And it said it lowered its sovereign debt exposure to the troubled Eurozone countries of Greece, Italy, Ireland, Portugal and Spain (GIIPS) to a "particularly low level" of around 3.4 billion Euros by the end of October.
It said it had halved its exposure to GIIPS countries since the start of the year.
Given its moves, SocGen said it was "confident of being able to cover by June 30, 2012 the need to raise additional capital of 2.1 billion Euros... through its own resources, without having to make a call on public funds."
Oudea said the bank hoped to further reduce its exposure to vulnerable sovereign debts.
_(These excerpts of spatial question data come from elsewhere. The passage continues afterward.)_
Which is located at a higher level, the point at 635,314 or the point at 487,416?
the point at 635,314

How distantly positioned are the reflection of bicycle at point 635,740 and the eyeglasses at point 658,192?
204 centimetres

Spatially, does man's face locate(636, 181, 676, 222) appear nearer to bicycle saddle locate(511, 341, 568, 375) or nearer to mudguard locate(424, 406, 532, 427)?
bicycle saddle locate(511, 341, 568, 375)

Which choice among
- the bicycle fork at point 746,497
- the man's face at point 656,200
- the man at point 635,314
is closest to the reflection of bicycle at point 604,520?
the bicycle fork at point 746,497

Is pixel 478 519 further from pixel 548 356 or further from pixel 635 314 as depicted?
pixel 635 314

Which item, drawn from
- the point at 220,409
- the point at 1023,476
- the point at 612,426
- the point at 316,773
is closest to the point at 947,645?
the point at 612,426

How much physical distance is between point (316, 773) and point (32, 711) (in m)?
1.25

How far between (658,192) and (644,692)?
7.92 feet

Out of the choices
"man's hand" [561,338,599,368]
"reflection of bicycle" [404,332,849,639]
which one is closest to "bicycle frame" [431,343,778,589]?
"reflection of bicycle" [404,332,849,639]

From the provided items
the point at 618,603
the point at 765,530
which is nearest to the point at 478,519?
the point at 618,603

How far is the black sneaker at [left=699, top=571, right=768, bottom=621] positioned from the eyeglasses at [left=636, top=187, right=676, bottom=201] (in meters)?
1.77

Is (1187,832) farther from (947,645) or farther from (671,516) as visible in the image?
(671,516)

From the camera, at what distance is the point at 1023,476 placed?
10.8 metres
"A downward trend is inevitable," he said of the longstanding tradition of European banks investing massively in public debts.
The bank said in the last four months it has reduced its portfolio of assets difficult to sell due to the financial crisis by 10 billion Euros to 18.6 billion Euros, incurring a loss of 121 million Euros.
The bank had already booked major losses in 2008-2010 on the portfolio of mostly US stocks.
Oudea also said Societe Generale would considerably cut back its business in financing aircraft purchases.
Societe Generale signaled in mid-September that it was reducing its activity in dollar-denominated business segments, such as aircraft financing, due to the tensions making it difficult for European banks to raise fresh funding in dollars.